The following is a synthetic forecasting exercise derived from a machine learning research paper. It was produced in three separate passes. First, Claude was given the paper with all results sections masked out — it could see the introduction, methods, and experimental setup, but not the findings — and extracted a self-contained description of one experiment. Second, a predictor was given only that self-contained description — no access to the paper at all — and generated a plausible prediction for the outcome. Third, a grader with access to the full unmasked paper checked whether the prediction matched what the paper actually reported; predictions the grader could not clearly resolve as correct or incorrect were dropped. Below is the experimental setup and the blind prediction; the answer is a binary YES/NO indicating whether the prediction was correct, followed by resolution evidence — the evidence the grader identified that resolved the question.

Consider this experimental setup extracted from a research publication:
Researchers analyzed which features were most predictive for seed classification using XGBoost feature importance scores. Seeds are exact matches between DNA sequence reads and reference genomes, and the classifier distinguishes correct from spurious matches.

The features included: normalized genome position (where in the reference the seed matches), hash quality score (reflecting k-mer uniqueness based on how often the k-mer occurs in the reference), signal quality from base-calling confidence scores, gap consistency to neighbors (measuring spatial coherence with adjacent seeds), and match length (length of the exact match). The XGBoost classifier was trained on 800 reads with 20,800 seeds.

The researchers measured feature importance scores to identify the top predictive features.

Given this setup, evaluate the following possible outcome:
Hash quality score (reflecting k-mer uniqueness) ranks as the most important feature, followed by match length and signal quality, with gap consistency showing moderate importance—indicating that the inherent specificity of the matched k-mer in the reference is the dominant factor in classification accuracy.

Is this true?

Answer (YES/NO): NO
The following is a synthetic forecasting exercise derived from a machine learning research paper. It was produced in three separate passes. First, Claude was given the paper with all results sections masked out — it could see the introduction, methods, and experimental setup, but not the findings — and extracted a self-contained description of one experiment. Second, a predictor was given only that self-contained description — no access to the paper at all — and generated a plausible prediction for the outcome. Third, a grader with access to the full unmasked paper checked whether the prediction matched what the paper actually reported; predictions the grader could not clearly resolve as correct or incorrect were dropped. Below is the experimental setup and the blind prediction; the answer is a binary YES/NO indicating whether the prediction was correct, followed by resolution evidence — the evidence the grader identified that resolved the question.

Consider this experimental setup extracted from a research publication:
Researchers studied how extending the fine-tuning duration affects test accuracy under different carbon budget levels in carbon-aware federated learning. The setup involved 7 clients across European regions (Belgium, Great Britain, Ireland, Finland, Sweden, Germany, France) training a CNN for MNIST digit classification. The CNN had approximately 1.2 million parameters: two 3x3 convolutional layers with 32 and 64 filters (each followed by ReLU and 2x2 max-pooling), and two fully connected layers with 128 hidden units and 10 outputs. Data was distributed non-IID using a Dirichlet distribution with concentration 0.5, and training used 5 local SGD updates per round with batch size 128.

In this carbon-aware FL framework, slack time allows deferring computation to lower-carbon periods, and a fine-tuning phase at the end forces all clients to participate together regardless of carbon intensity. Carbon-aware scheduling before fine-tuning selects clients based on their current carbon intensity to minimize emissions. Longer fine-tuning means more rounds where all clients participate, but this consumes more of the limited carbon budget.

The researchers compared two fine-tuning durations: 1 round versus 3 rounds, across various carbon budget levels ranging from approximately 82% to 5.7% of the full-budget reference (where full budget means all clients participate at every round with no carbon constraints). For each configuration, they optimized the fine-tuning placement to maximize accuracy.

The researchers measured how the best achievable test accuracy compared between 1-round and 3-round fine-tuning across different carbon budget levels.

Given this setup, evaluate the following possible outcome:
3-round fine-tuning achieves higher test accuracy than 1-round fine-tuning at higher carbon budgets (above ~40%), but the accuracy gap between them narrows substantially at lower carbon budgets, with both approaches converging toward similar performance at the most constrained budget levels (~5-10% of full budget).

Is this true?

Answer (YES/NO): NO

▶ Task details
Copy out only the lines of the records above from the one with "In this carbon-aware" through the one with "The researchers compared", exactly as they stand, both included.

▶ Response to the exercise
In this carbon-aware FL framework, slack time allows deferring computation to lower-carbon periods, and a fine-tuning phase at the end forces all clients to participate together regardless of carbon intensity. Carbon-aware scheduling before fine-tuning selects clients based on their current carbon intensity to minimize emissions. Longer fine-tuning means more rounds where all clients participate, but this consumes more of the limited carbon budget.

The researchers compared two fine-tuning durations: 1 round versus 3 rounds, across various carbon budget levels ranging from approximately 82% to 5.7% of the full-budget reference (where full budget means all clients participate at every round with no carbon constraints). For each configuration, they optimized the fine-tuning placement to maximize accuracy.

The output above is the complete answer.